Exercise instructions: Please rewrite the perf SIGTRAP thread from "This can happen if" up to and including "corruption and *boom*.", replacing "pending_sigtrap" with "pending_signal".

━━━ Text section

So something isn't quite right yet. Unfortunately I don't have a good
reproducer. :-/

Thanks,
-- Marco


2022-10-06 16:10:45

by Peter Zijlstra

[permalink] [raw]
Subject: Re: [PATCH] perf: Fix missing SIGTRAPs

On Thu, Oct 06, 2022 at 03:59:55PM +0200, Marco Elver wrote:

> That one I could fix up with:
>
> | diff --git a/kernel/events/core.c b/kernel/events/core.c
> | index 9319af6013f1..2f1d51b50be7 100644
> | --- a/kernel/events/core.c
> | +++ b/kernel/events/core.c
> | @@ -6563,6 +6563,7 @@ static void perf_pending_task(struct callback_head *head)
> | * If we 'fail' here, that's OK, it means recursion is already disabled
> | * and we won't recurse 'further'.
> | */
> | + preempt_disable_notrace();
> | rctx = perf_swevent_get_recursion_context();
> |
> | if (event->pending_work) {
> | @@ -6573,6 +6574,7 @@ static void perf_pending_task(struct callback_head *head)
> |
> | if (rctx >= 0)
> | perf_swevent_put_recursion_context(rctx);
> | + preempt_enable_notrace();
> | }
> |
> | #ifdef CONFIG_GUEST_PERF_EVENTS

Right, thanks! It appears I only have lockdep enabled but not the
preempt warning :/

> But following that, I get:
>

> | WARNING: CPU: 3 PID: 13018 at kernel/events/core.c:2288 event_sched_out+0x3f2/0x410 kernel/events/core.c:2288

I'm taking this is (my line numbers are slightly different):

WARN_ON_ONCE(event->pending_work);



> So something isn't quite right yet. Unfortunately I don't have a good
> reproducer. :-/

This can happen if we get two consecutive event_sched_out() and both
instances will have pending_sigtrap set. This can happen when the event
that has sigtrap set also triggers in kernel space.

You then get task_work list corruption and *boom*.

I'm thinking the below might be the simplest solution; we can only send
a single signal after all.

━━━━━━
━━━ Dataset excerpts

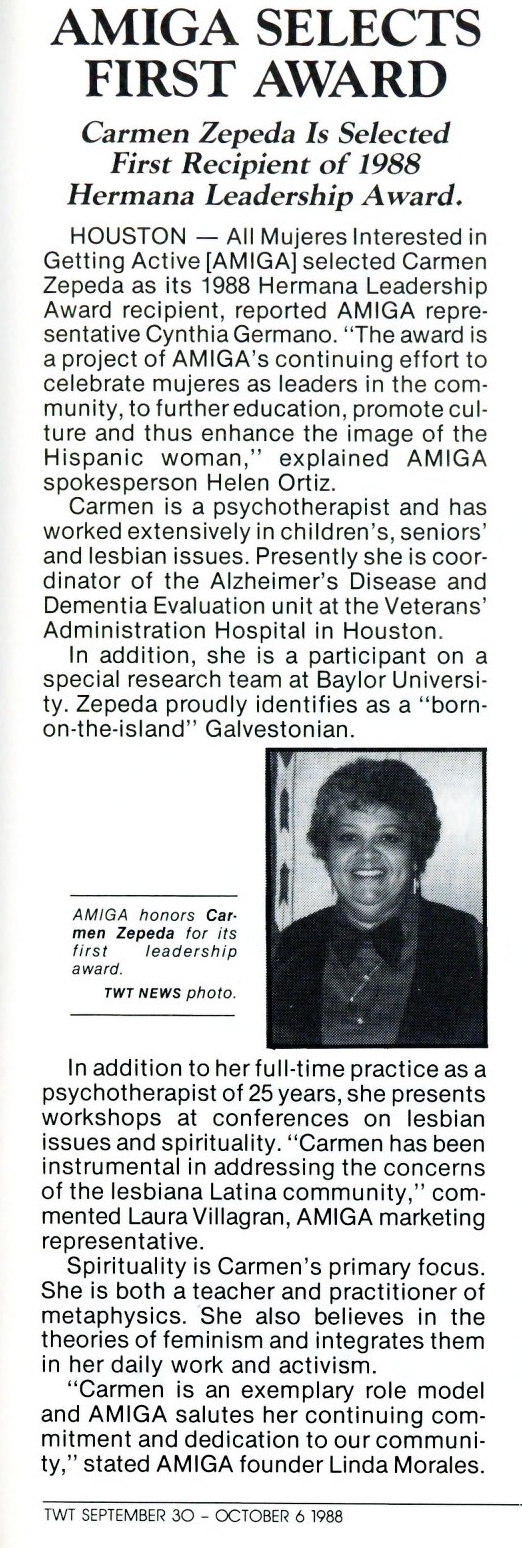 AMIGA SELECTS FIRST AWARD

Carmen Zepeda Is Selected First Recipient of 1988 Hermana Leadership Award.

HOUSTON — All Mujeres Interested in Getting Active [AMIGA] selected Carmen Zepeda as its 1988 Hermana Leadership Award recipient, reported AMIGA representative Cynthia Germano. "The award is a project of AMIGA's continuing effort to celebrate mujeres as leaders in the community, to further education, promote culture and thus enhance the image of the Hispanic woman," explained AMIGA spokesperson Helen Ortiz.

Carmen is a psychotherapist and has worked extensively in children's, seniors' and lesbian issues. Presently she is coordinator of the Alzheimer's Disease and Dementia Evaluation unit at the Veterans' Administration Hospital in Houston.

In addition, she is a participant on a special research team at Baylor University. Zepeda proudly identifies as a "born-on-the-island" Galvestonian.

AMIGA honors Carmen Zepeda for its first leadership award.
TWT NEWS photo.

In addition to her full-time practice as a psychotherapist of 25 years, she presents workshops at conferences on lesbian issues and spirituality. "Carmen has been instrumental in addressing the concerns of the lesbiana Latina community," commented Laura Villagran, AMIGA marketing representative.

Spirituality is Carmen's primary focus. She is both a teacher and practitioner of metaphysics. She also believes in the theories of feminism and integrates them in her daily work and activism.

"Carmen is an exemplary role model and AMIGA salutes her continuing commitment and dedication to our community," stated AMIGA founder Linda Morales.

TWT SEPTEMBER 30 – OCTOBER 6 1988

━━━━━━
━━━ Dataset excerpts

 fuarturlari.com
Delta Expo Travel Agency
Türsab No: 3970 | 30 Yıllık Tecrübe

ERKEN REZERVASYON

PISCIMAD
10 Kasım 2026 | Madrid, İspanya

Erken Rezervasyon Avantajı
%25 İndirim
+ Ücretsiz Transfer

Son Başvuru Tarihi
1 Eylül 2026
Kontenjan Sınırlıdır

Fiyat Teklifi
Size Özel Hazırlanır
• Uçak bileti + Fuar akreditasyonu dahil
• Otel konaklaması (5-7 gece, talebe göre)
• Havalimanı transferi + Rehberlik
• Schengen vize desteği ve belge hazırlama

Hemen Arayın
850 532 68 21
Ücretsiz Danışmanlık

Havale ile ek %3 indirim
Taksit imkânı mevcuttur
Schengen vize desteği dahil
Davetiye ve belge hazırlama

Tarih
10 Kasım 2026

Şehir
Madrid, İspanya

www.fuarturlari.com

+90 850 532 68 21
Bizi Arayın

━━━━━━
━━━ Dataset excerpts

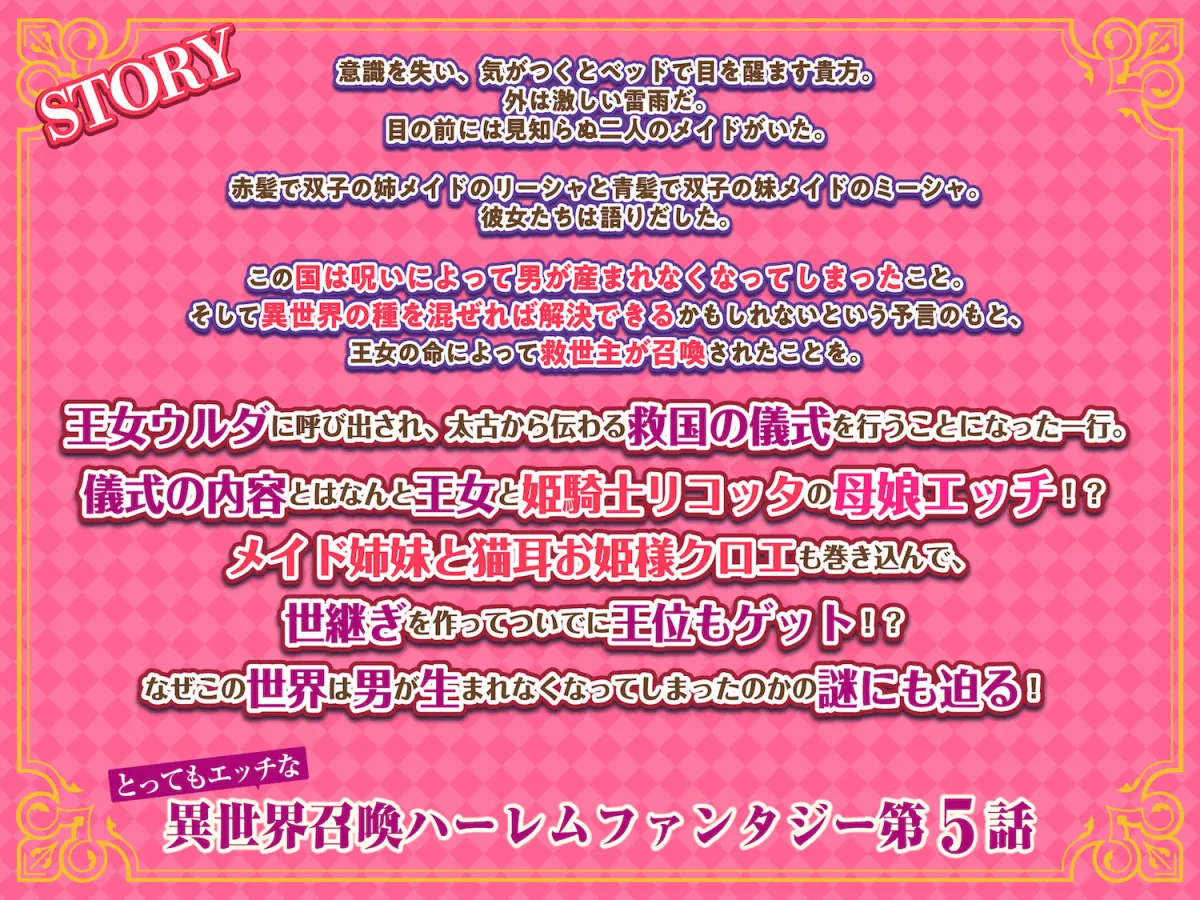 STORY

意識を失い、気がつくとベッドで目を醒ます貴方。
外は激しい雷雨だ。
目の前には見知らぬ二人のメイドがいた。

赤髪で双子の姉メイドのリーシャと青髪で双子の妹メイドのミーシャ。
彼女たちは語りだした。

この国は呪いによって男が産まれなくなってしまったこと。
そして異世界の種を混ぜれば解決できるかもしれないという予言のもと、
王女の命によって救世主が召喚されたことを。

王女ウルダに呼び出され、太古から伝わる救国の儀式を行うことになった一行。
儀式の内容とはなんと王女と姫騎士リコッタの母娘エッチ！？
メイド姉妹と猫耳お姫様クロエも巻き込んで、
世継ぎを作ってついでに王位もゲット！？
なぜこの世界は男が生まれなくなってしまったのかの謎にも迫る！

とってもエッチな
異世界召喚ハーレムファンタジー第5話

━━━━━━

Task result:
This can happen if we get two consecutive event_sched_out() and both
instances will have pending_signal set. This can happen when the event
that has sigtrap set also triggers in kernel space.

You then get task_work list corruption and *boom*.